Differences Between a Doula and a Midwife

Midwives are health care providers who are certified to provide prenatal care during pregnancy, deliver babies and provide postnatal care for you and your baby. Doulas do not provide medical care and are not to replace your doctor or midwife. Doulas are often referred to as birth coaches or labor assistants that will help you and be your companion during labor and delivery.


Benefits of Having a Doula

Having a doula can help you before, during and after your new little one is born. Doulas provide:

  • Emotional support during pregnancy
  • Assistance in making a birth plan
  • Reassurance by answering questions about labor, delivery and childcare
  • Provide pain relief during labor with a massage, breathing techniques, relaxation techniques and varying birthing positions
  • Assistance in carrying out your birth plan during labor and helping you convey your feelings to the nurses and doctors
  • Help for your partner by giving reassurance, answering questions and instructing in coaching techniques
  • Breastfeeding assistance
  • Help you heal by encouraging rest and self-care
  • Offer guidance in transitioning your new baby home
  • Help the family adjust to having a new baby
  • Teach you and your partner how to care for a newborn


Who Should Hire a Doula?

Though many experts recommend doulas for expecting moms who want to have a “natural” delivery without any medical drugs for pain, they can help any expectant mother no matter the type of delivery they are having.
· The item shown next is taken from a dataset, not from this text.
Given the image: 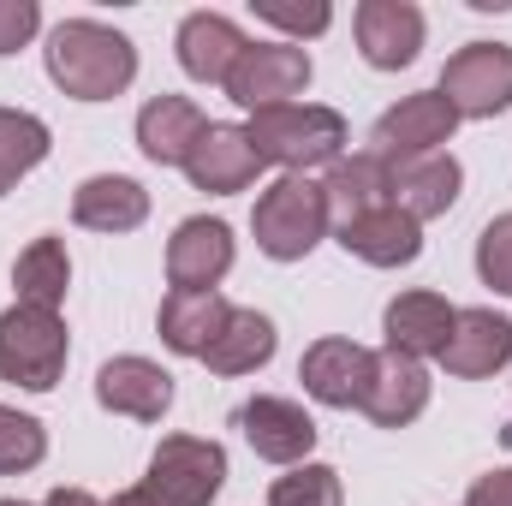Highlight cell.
<instances>
[{"instance_id": "30", "label": "cell", "mask_w": 512, "mask_h": 506, "mask_svg": "<svg viewBox=\"0 0 512 506\" xmlns=\"http://www.w3.org/2000/svg\"><path fill=\"white\" fill-rule=\"evenodd\" d=\"M477 274H483V286H495V292L512 298V215H495L483 227V239H477Z\"/></svg>"}, {"instance_id": "11", "label": "cell", "mask_w": 512, "mask_h": 506, "mask_svg": "<svg viewBox=\"0 0 512 506\" xmlns=\"http://www.w3.org/2000/svg\"><path fill=\"white\" fill-rule=\"evenodd\" d=\"M227 268H233V227L227 221L197 215V221H185L173 233V245H167V280H173V292H215L227 280Z\"/></svg>"}, {"instance_id": "1", "label": "cell", "mask_w": 512, "mask_h": 506, "mask_svg": "<svg viewBox=\"0 0 512 506\" xmlns=\"http://www.w3.org/2000/svg\"><path fill=\"white\" fill-rule=\"evenodd\" d=\"M42 54H48V78L78 102H114L137 78V48L96 18H66Z\"/></svg>"}, {"instance_id": "16", "label": "cell", "mask_w": 512, "mask_h": 506, "mask_svg": "<svg viewBox=\"0 0 512 506\" xmlns=\"http://www.w3.org/2000/svg\"><path fill=\"white\" fill-rule=\"evenodd\" d=\"M179 66L197 78V84H227L233 78V66H239V54L251 48L245 42V30L233 24V18H221V12H191L185 24H179Z\"/></svg>"}, {"instance_id": "14", "label": "cell", "mask_w": 512, "mask_h": 506, "mask_svg": "<svg viewBox=\"0 0 512 506\" xmlns=\"http://www.w3.org/2000/svg\"><path fill=\"white\" fill-rule=\"evenodd\" d=\"M441 364L447 376H495L501 364H512V322L495 316V310H459L453 316V334L441 346Z\"/></svg>"}, {"instance_id": "35", "label": "cell", "mask_w": 512, "mask_h": 506, "mask_svg": "<svg viewBox=\"0 0 512 506\" xmlns=\"http://www.w3.org/2000/svg\"><path fill=\"white\" fill-rule=\"evenodd\" d=\"M114 506H155L143 489H126V495H114Z\"/></svg>"}, {"instance_id": "26", "label": "cell", "mask_w": 512, "mask_h": 506, "mask_svg": "<svg viewBox=\"0 0 512 506\" xmlns=\"http://www.w3.org/2000/svg\"><path fill=\"white\" fill-rule=\"evenodd\" d=\"M12 286H18V304L60 310V304H66V286H72V256H66V245H60V239H36L30 251L18 256Z\"/></svg>"}, {"instance_id": "32", "label": "cell", "mask_w": 512, "mask_h": 506, "mask_svg": "<svg viewBox=\"0 0 512 506\" xmlns=\"http://www.w3.org/2000/svg\"><path fill=\"white\" fill-rule=\"evenodd\" d=\"M36 24H42L36 0H0V54H18L36 36Z\"/></svg>"}, {"instance_id": "9", "label": "cell", "mask_w": 512, "mask_h": 506, "mask_svg": "<svg viewBox=\"0 0 512 506\" xmlns=\"http://www.w3.org/2000/svg\"><path fill=\"white\" fill-rule=\"evenodd\" d=\"M453 126H459V114L447 108V96L441 90H417V96H405L399 108H387L376 120V149L370 155H382L387 167L393 161H417V155H441Z\"/></svg>"}, {"instance_id": "36", "label": "cell", "mask_w": 512, "mask_h": 506, "mask_svg": "<svg viewBox=\"0 0 512 506\" xmlns=\"http://www.w3.org/2000/svg\"><path fill=\"white\" fill-rule=\"evenodd\" d=\"M0 506H24V501H0Z\"/></svg>"}, {"instance_id": "4", "label": "cell", "mask_w": 512, "mask_h": 506, "mask_svg": "<svg viewBox=\"0 0 512 506\" xmlns=\"http://www.w3.org/2000/svg\"><path fill=\"white\" fill-rule=\"evenodd\" d=\"M66 370V322L42 304H12L0 316V381L48 393Z\"/></svg>"}, {"instance_id": "15", "label": "cell", "mask_w": 512, "mask_h": 506, "mask_svg": "<svg viewBox=\"0 0 512 506\" xmlns=\"http://www.w3.org/2000/svg\"><path fill=\"white\" fill-rule=\"evenodd\" d=\"M96 399L120 417H137V423H161L167 405H173V376L149 358H114L102 364L96 376Z\"/></svg>"}, {"instance_id": "21", "label": "cell", "mask_w": 512, "mask_h": 506, "mask_svg": "<svg viewBox=\"0 0 512 506\" xmlns=\"http://www.w3.org/2000/svg\"><path fill=\"white\" fill-rule=\"evenodd\" d=\"M340 245L358 256V262H370V268H405V262H417V251H423V227L399 203H387L376 215L346 221L340 227Z\"/></svg>"}, {"instance_id": "28", "label": "cell", "mask_w": 512, "mask_h": 506, "mask_svg": "<svg viewBox=\"0 0 512 506\" xmlns=\"http://www.w3.org/2000/svg\"><path fill=\"white\" fill-rule=\"evenodd\" d=\"M268 506H346L340 471H328V465H292L286 477H274Z\"/></svg>"}, {"instance_id": "6", "label": "cell", "mask_w": 512, "mask_h": 506, "mask_svg": "<svg viewBox=\"0 0 512 506\" xmlns=\"http://www.w3.org/2000/svg\"><path fill=\"white\" fill-rule=\"evenodd\" d=\"M441 96L459 120H495L512 108V48L507 42H471L441 66Z\"/></svg>"}, {"instance_id": "17", "label": "cell", "mask_w": 512, "mask_h": 506, "mask_svg": "<svg viewBox=\"0 0 512 506\" xmlns=\"http://www.w3.org/2000/svg\"><path fill=\"white\" fill-rule=\"evenodd\" d=\"M453 304L447 298H435V292H399L393 304H387L382 328H387V352H405V358H441V346H447V334H453Z\"/></svg>"}, {"instance_id": "27", "label": "cell", "mask_w": 512, "mask_h": 506, "mask_svg": "<svg viewBox=\"0 0 512 506\" xmlns=\"http://www.w3.org/2000/svg\"><path fill=\"white\" fill-rule=\"evenodd\" d=\"M42 155H48V126L36 114H24V108H0V197L30 167H42Z\"/></svg>"}, {"instance_id": "20", "label": "cell", "mask_w": 512, "mask_h": 506, "mask_svg": "<svg viewBox=\"0 0 512 506\" xmlns=\"http://www.w3.org/2000/svg\"><path fill=\"white\" fill-rule=\"evenodd\" d=\"M227 316H233V304H227L221 292H167L155 328H161L167 352H179V358H203V352L221 340Z\"/></svg>"}, {"instance_id": "23", "label": "cell", "mask_w": 512, "mask_h": 506, "mask_svg": "<svg viewBox=\"0 0 512 506\" xmlns=\"http://www.w3.org/2000/svg\"><path fill=\"white\" fill-rule=\"evenodd\" d=\"M322 197H328V221L346 227L358 215H376L393 203V167L382 155H352V161H334V173L322 179Z\"/></svg>"}, {"instance_id": "2", "label": "cell", "mask_w": 512, "mask_h": 506, "mask_svg": "<svg viewBox=\"0 0 512 506\" xmlns=\"http://www.w3.org/2000/svg\"><path fill=\"white\" fill-rule=\"evenodd\" d=\"M251 149L262 155V167H286V173H310L322 161H340L346 149V120L334 108H316V102H286V108H262L251 114Z\"/></svg>"}, {"instance_id": "19", "label": "cell", "mask_w": 512, "mask_h": 506, "mask_svg": "<svg viewBox=\"0 0 512 506\" xmlns=\"http://www.w3.org/2000/svg\"><path fill=\"white\" fill-rule=\"evenodd\" d=\"M429 405V370L405 352H376V381L364 399V417L376 429H405L411 417H423Z\"/></svg>"}, {"instance_id": "33", "label": "cell", "mask_w": 512, "mask_h": 506, "mask_svg": "<svg viewBox=\"0 0 512 506\" xmlns=\"http://www.w3.org/2000/svg\"><path fill=\"white\" fill-rule=\"evenodd\" d=\"M465 506H512V471H489V477H477V489L465 495Z\"/></svg>"}, {"instance_id": "12", "label": "cell", "mask_w": 512, "mask_h": 506, "mask_svg": "<svg viewBox=\"0 0 512 506\" xmlns=\"http://www.w3.org/2000/svg\"><path fill=\"white\" fill-rule=\"evenodd\" d=\"M239 423H245L251 453L256 459H268V465H304L310 447H316V423H310V411L292 405V399H274V393H256L251 405L239 411Z\"/></svg>"}, {"instance_id": "10", "label": "cell", "mask_w": 512, "mask_h": 506, "mask_svg": "<svg viewBox=\"0 0 512 506\" xmlns=\"http://www.w3.org/2000/svg\"><path fill=\"white\" fill-rule=\"evenodd\" d=\"M256 173H262V155L251 149L245 126H227V120L203 126L197 149H191V161H185V179H191L197 191H209V197H233V191H245V185H256Z\"/></svg>"}, {"instance_id": "18", "label": "cell", "mask_w": 512, "mask_h": 506, "mask_svg": "<svg viewBox=\"0 0 512 506\" xmlns=\"http://www.w3.org/2000/svg\"><path fill=\"white\" fill-rule=\"evenodd\" d=\"M203 108L191 102V96H155V102H143V114H137V149L155 161V167H185L191 161V149H197V137H203Z\"/></svg>"}, {"instance_id": "31", "label": "cell", "mask_w": 512, "mask_h": 506, "mask_svg": "<svg viewBox=\"0 0 512 506\" xmlns=\"http://www.w3.org/2000/svg\"><path fill=\"white\" fill-rule=\"evenodd\" d=\"M251 6H256V18H268V24L292 30V36H322L334 24V12L322 0H251Z\"/></svg>"}, {"instance_id": "5", "label": "cell", "mask_w": 512, "mask_h": 506, "mask_svg": "<svg viewBox=\"0 0 512 506\" xmlns=\"http://www.w3.org/2000/svg\"><path fill=\"white\" fill-rule=\"evenodd\" d=\"M227 483V453L221 441L203 435H167L149 459V477L137 483L155 506H209Z\"/></svg>"}, {"instance_id": "22", "label": "cell", "mask_w": 512, "mask_h": 506, "mask_svg": "<svg viewBox=\"0 0 512 506\" xmlns=\"http://www.w3.org/2000/svg\"><path fill=\"white\" fill-rule=\"evenodd\" d=\"M459 185H465V173H459V161L453 155H417V161H393V203L423 227V221H435V215H447L453 203H459Z\"/></svg>"}, {"instance_id": "3", "label": "cell", "mask_w": 512, "mask_h": 506, "mask_svg": "<svg viewBox=\"0 0 512 506\" xmlns=\"http://www.w3.org/2000/svg\"><path fill=\"white\" fill-rule=\"evenodd\" d=\"M251 227H256L262 256L298 262V256L316 251L322 233H328V197H322V185H316L310 173H286V179H274V185L256 197Z\"/></svg>"}, {"instance_id": "29", "label": "cell", "mask_w": 512, "mask_h": 506, "mask_svg": "<svg viewBox=\"0 0 512 506\" xmlns=\"http://www.w3.org/2000/svg\"><path fill=\"white\" fill-rule=\"evenodd\" d=\"M42 453H48L42 423L24 417V411H12V405H0V477H18V471L42 465Z\"/></svg>"}, {"instance_id": "13", "label": "cell", "mask_w": 512, "mask_h": 506, "mask_svg": "<svg viewBox=\"0 0 512 506\" xmlns=\"http://www.w3.org/2000/svg\"><path fill=\"white\" fill-rule=\"evenodd\" d=\"M358 48L376 72H399L423 48V12L411 0H364L358 6Z\"/></svg>"}, {"instance_id": "7", "label": "cell", "mask_w": 512, "mask_h": 506, "mask_svg": "<svg viewBox=\"0 0 512 506\" xmlns=\"http://www.w3.org/2000/svg\"><path fill=\"white\" fill-rule=\"evenodd\" d=\"M221 90H227L239 108H251V114H262V108H286L292 96L310 90V54L292 48V42H251Z\"/></svg>"}, {"instance_id": "8", "label": "cell", "mask_w": 512, "mask_h": 506, "mask_svg": "<svg viewBox=\"0 0 512 506\" xmlns=\"http://www.w3.org/2000/svg\"><path fill=\"white\" fill-rule=\"evenodd\" d=\"M298 381L316 405H334V411H364L370 399V381H376V352L358 346V340H316L298 364Z\"/></svg>"}, {"instance_id": "25", "label": "cell", "mask_w": 512, "mask_h": 506, "mask_svg": "<svg viewBox=\"0 0 512 506\" xmlns=\"http://www.w3.org/2000/svg\"><path fill=\"white\" fill-rule=\"evenodd\" d=\"M268 358H274V322L262 310H233L227 328H221V340L203 352V364L215 376H251Z\"/></svg>"}, {"instance_id": "24", "label": "cell", "mask_w": 512, "mask_h": 506, "mask_svg": "<svg viewBox=\"0 0 512 506\" xmlns=\"http://www.w3.org/2000/svg\"><path fill=\"white\" fill-rule=\"evenodd\" d=\"M72 221L90 227V233H131V227L149 221V191L137 179H126V173H96V179L78 185Z\"/></svg>"}, {"instance_id": "34", "label": "cell", "mask_w": 512, "mask_h": 506, "mask_svg": "<svg viewBox=\"0 0 512 506\" xmlns=\"http://www.w3.org/2000/svg\"><path fill=\"white\" fill-rule=\"evenodd\" d=\"M42 506H102V501H96L90 489H54V495H48Z\"/></svg>"}]
</instances>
After your baby is born, your doula can help you to recover quicker and adjust to taking care of your new baby and family.

Breastfeeding can provide its own set of challenges. A doula can help you to latch your baby on properly, determine if your little one is getting enough milk and relieve sore nipples through natural remedies. Because many moms go back to work after their baby is born, your doula can help you establish your milk supply and stockpile breastmilk for the future with a breast pump. Most insurance providers will cover a breast pump at no cost to you.


How Do I Find a Doula?

There are a variety of networks that can match you with a doula, or you can find a doula through a recommendation from a friend or family member. You will be in close contact with your doula (normally via the phone) during pregnancy to help plan your labor and delivery. Because the doula is someone who will be present during labor, it’s important that you feel comfortable with him or her. Take the time to talk with and get to know your doula before hiring the best one for you and your partner.

It’s normal to feel overwhelmed at the thought of bringing a new life into the world. A doula can help to calm your fears, allowing you to have the birth experience you desire while helping your family care for your new little baby. If you are feeling fearful about birth, talk with your doctor about your fears and consider hiring a doula to make the transition easier.